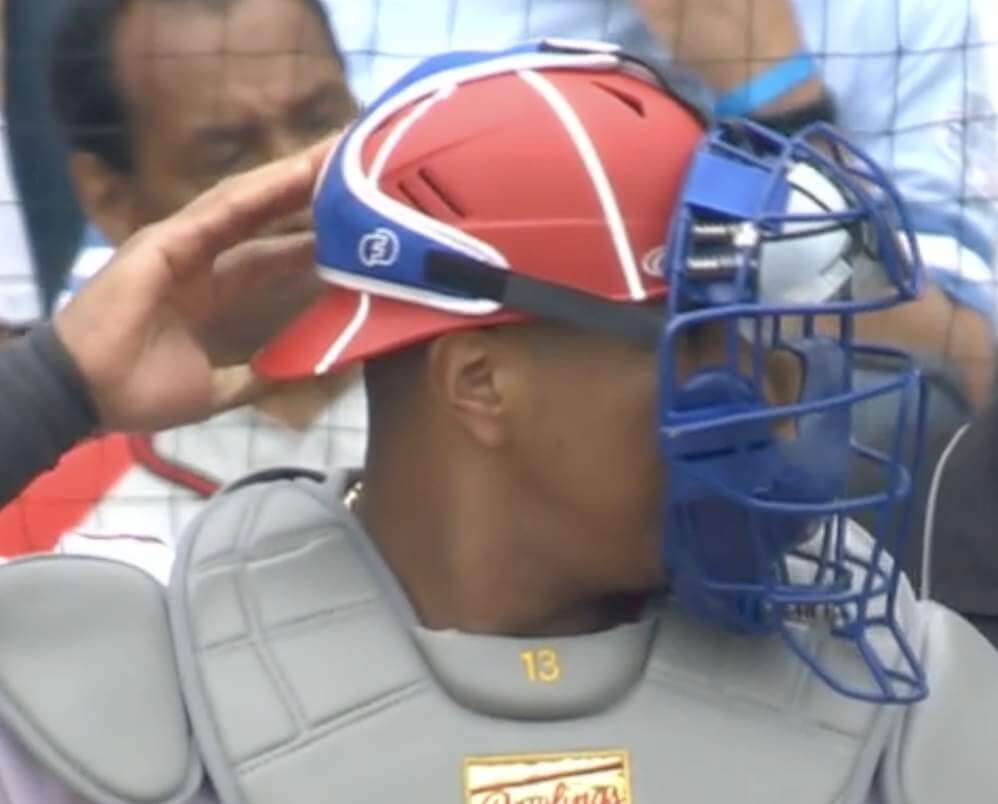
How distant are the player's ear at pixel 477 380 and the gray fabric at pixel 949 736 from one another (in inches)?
13.0

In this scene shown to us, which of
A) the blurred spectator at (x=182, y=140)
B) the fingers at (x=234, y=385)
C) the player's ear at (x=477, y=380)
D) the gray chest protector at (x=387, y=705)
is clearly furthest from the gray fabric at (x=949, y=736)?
the blurred spectator at (x=182, y=140)

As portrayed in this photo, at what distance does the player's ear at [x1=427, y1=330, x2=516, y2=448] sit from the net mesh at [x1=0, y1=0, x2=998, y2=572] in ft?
4.15

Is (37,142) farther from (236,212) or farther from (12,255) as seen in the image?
(236,212)

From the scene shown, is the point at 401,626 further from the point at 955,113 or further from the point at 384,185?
the point at 955,113

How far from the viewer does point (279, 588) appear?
2.11 m

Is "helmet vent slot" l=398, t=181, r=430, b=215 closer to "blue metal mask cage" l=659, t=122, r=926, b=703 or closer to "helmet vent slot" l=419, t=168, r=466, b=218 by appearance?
"helmet vent slot" l=419, t=168, r=466, b=218

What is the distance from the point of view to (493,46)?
3.36 meters

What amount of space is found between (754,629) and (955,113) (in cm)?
151

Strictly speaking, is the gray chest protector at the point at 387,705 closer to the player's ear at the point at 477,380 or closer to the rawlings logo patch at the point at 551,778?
the rawlings logo patch at the point at 551,778

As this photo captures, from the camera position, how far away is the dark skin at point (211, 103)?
3.37 meters

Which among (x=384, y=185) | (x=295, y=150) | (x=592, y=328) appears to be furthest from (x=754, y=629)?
(x=295, y=150)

* * * * *

§ **Task objective**: Please retype all of the records above word for word, leaving out the pictures.

§ **Answer for this exercise**:
How distant are the player's ear at pixel 477 380 and the gray fabric at pixel 949 736 from one another (in inches)?
13.0

In this scene shown to us, which of
A) the blurred spectator at (x=182, y=140)
B) the fingers at (x=234, y=385)
C) the player's ear at (x=477, y=380)
D) the gray chest protector at (x=387, y=705)
is clearly furthest from the gray fabric at (x=949, y=736)?
the blurred spectator at (x=182, y=140)

As portrayed in this photo, at what distance does the player's ear at [x1=427, y1=330, x2=516, y2=448] sit from the net mesh at [x1=0, y1=0, x2=998, y2=572] in ft?
4.15

Is (37,142) farther from (236,212) or farther from (12,255) as seen in the image?
(236,212)

From the scene shown, is the point at 401,626 further from the point at 955,113 or further from the point at 384,185?
the point at 955,113

How far from the viewer does point (279, 588) appear?
2.11 m

Is "helmet vent slot" l=398, t=181, r=430, b=215 closer to "blue metal mask cage" l=659, t=122, r=926, b=703 or closer to "helmet vent slot" l=419, t=168, r=466, b=218 by appearance?
"helmet vent slot" l=419, t=168, r=466, b=218

What is the distance from the point of view to (493,46)?
3.36 meters

What amount of space is found between (754,629) and (955,113) (in cm)?
151

Strictly speaking, is the gray chest protector at the point at 387,705 closer to the player's ear at the point at 477,380 or closer to the rawlings logo patch at the point at 551,778?
the rawlings logo patch at the point at 551,778

As this photo captures, from the camera position, how far away is the dark skin at point (211, 103)?
3.37 meters

Which among (x=384, y=185) | (x=295, y=150) | (x=592, y=328) appears to be furthest from (x=754, y=629)?
(x=295, y=150)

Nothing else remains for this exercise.